Frits Bolkestein, the European commissioner for financial services, has written to SEC chairman William Donaldson demanding that EU audit firms working for US-listed companies be exempted from registering with the Public Company Accounting Oversight Board. By registering, firms would effectively be brought under the board?s remit.
In the letter, Bolkestein said the proposals were ‘ineffective, unnecessary, disproportionate, likely to cause distortions in the market and prejudicial to future EU policy-making on audit issues’.
He then warned that ‘it would be difficult to avoid call for reciprocity and requirements whereby the US [firms] would have to register with all our member states’, adding that this could mean undergoing the process up to 25 times.

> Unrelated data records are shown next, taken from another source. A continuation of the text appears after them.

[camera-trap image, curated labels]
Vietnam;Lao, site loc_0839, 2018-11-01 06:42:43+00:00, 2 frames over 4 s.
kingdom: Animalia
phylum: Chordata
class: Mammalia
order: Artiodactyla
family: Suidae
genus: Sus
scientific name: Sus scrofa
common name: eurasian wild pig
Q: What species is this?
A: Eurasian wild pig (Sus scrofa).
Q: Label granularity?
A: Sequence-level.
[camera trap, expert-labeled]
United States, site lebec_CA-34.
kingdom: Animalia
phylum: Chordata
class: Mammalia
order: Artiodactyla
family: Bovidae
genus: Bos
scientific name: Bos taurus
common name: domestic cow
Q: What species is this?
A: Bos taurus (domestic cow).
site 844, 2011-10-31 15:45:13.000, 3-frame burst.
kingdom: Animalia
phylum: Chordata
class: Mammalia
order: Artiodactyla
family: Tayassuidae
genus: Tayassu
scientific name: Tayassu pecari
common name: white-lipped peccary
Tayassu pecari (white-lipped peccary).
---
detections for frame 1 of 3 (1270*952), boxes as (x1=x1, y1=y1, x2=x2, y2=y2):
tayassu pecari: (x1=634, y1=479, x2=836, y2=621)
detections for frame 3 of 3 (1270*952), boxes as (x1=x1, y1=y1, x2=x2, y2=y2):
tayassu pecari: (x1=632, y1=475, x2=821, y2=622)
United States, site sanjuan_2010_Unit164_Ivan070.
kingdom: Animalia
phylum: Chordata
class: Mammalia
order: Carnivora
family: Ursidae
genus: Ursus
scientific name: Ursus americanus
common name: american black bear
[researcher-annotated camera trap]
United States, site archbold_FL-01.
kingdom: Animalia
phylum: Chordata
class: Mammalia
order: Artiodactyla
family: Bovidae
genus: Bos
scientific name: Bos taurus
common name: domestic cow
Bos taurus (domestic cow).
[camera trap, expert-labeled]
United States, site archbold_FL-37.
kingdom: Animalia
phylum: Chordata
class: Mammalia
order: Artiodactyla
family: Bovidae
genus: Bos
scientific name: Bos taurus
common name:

The oversight board has already heard protests from Big Four firms on the proposals, and ICAEW president Peter Wyman is hoping to earn some concessions for the profession in the UK. But a blanket exemption for all EU firms is thought highly unlikely, and Brussels is under pressure to leave the negotiation of exemptions to individual member states.
Resolving the issue of non-US audit firms working with US-listed companies will be one of the first tasks for the new oversight board chairman William McDonough, who was appointed to the position last week.
McDonough is currently the president of the First Reserve Bank of New York, a position he has held since 1993, and has a long history in the banking industry.
Following the controversy of the appointment of his predecessor William Webster, McDonough will not take up the position until a thorough background investigation of him has been undertaken.